Your instructions:
No pictures are to be included when the entries below are reproduced exactly.

Records:

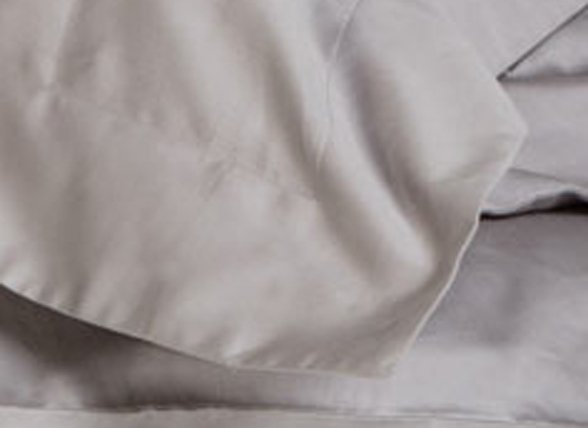 Yumeko dekbedovertrek satijn stone grey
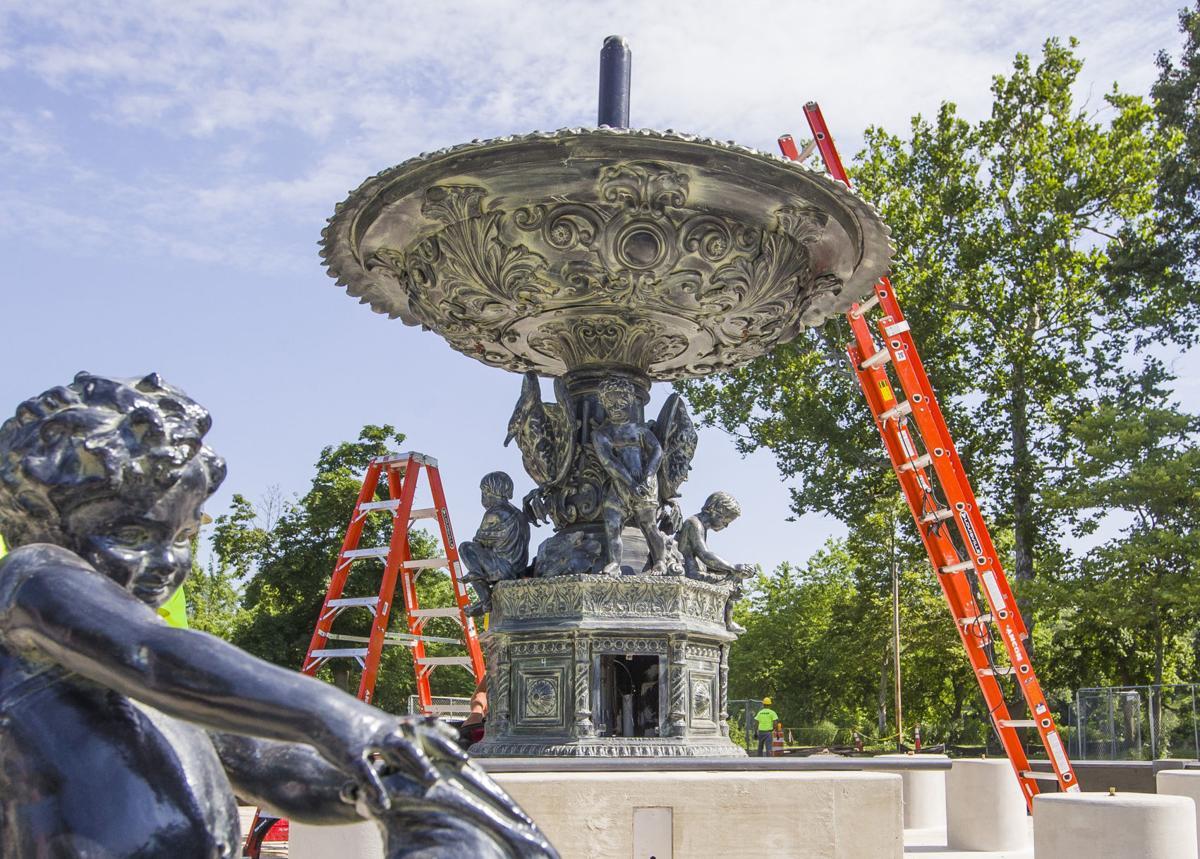 fountain restore 1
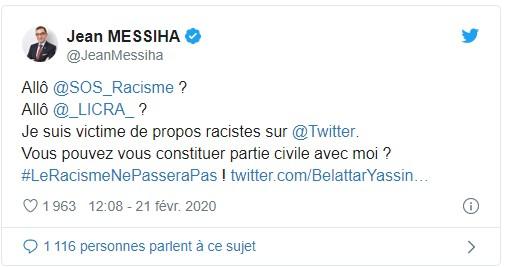 gauche humaniste messiha tweet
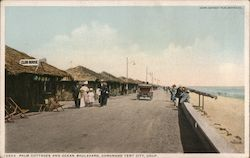 Palm Cottages and Ocean Boulevard, Coronado Tent City Postcard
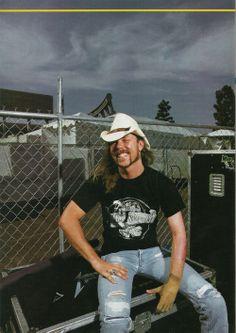 48 Best Metallica images  af2e402915f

Task answer:
 Yumeko dekbedovertrek satijn stone grey
 fountain restore 1
 gauche humaniste messiha tweet
 Palm Cottages and Ocean Boulevard, Coronado Tent City Postcard
 48 Best Metallica images  af2e402915f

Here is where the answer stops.